Patient population
In this retrospective study we included 524 consecutive adult and pediatric patients who were referred to our institution from July 2014 to December 2019 requiring TSP for CA of left-sided arrhythmias. Fluoroless approach in our center was gradually implemented for different CA procedures. Consequently, patients with left-sided tachycardias were included in this retrospective study at different points in time with consecutive TSPs thereafter: left-sided supra-ventricular tachycardias (SVTs) since July 2014, AF since March 2015 and left-sided VT since March 2017.

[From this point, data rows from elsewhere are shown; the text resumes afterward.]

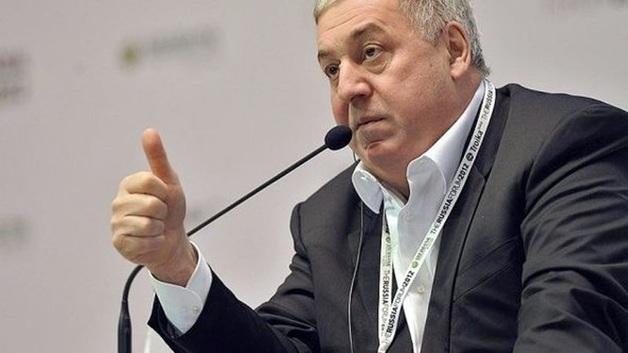"""Олигарх Гуцериев """"спелся"""" с """"Трастом""""?"""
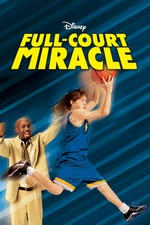 Full-Court Miracle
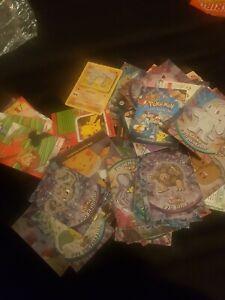 Pokemon cards bundle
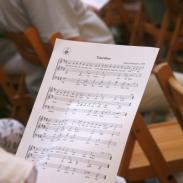 2018.07.14. Kórusünnep – délután – többiek
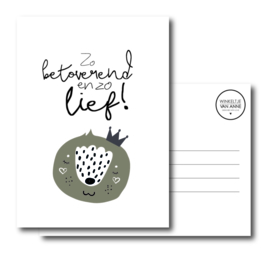 Zo betoverend en zo lief!   Postcard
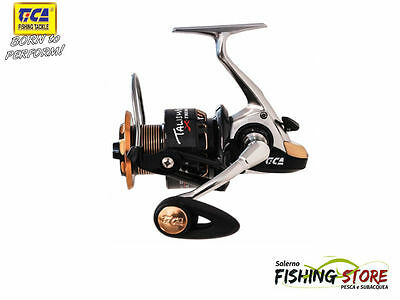 Mulinello Tica Talisman X-Treme 2000-3000-4000 Pesca Spinning Bolognese New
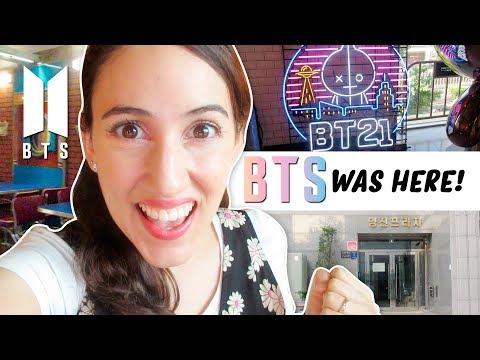BTS TOUR EN COREA 🇰🇷 VISITANDO BIG HIT, BT21 CAFÉ Y MÁS | HelloTaniaChan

Left sided focal atrial tachycardia (AT), left-sided accessory pathway (AP) mediated tachycardia, atrioventricular nodal reentry tachycardia (AVNRT), or left-sided VT typically received single transseptal access. Patients with AF and left-sided atypical atrial flutters typically received double TSPs, except patients undergoing hybrid (combined surgical and catheter ablation) procedure for AF which received single transseptal access. Typically, the radio-frequency (RF) needle technique was used in difficult TSP cases. Pediatric patients and patients with CIEDs were also included. Each CIED was tested for proper function before and after the procedure to ensure no change in pacing and sensing parameters occurred. Lead visualization during procedures was entirely performed with ICE without fluoroscopy.